I made
more mirrors more mistakes more menacing clout. to deny you if but for sanity upon
a butt naked couch. aches are vocal such ruthless cramps with intestines felt
rawness. a mile from Vegas such a broken radio while someone found you. the
innocence we assume such naïve/lonely creatures. it was fiddling fire framed in
havoc such healing while it never escapes—at a planet inside such listening to
feel guided to a mind war. seduced by succor but it seemed genuine such a long
ride to Cali. so ashamed but happy so naïve but normal with havens spewing
venom. as a curious captive or making best of deaths while one never seemed so
proud. no release no remorse it becomes easier. I wonder, often wonder, if one
reached, gripped, done hell to a person. our age is different, so many at
passion, no one quite knows whomsoever it is; thus, such privilege so privy to
piracy, so unconcerned about others or such feelings along a roadside where
darkness seems incredible. I made those mistakes like a damn fool an
afterthought is much fury. coming across you like in every cubicle so wild how
you change faces. or hearing you in another’s chime such fierce fireflies—those
baffled emotions those crucial seconds, just to see one doesn’t favor you.

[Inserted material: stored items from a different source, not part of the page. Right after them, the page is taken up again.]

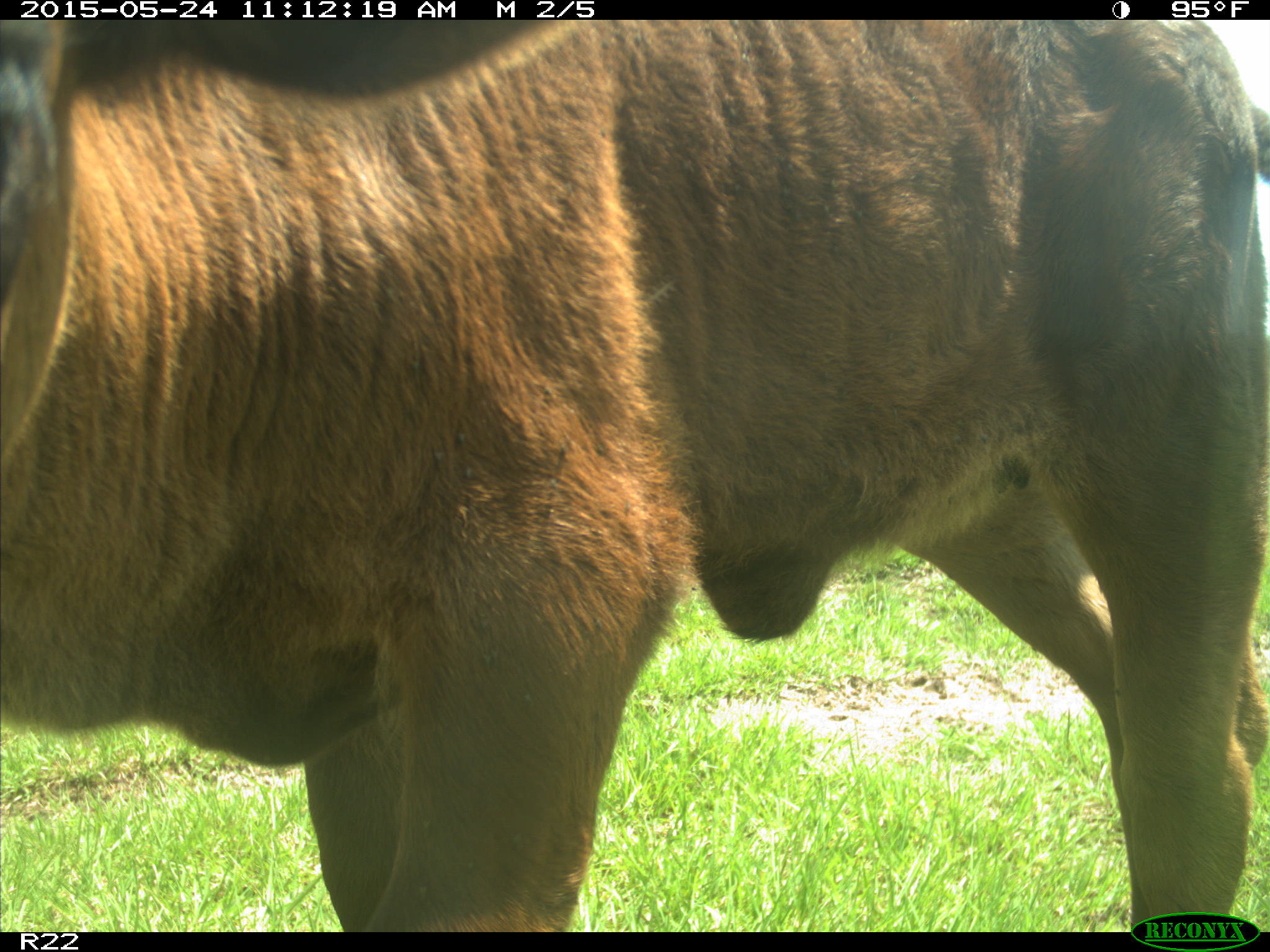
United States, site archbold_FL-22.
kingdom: Animalia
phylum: Chordata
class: Mammalia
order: Artiodactyla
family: Bovidae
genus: Bos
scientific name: Bos taurus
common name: domestic cow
Bos taurus (domestic cow).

where was I at, upon a quest,
everyone knew it looked like sickened skies? a person turns bankrupt, holding a
spatula, looking at her mystery. a person deceives self – trying some angle or
playing a game of charades. to wonder why a soul flies like diving coming out of
retirement. but I made issue of a particular dice where it became evident. such
moving management or morose happiness, while sinking she would smile.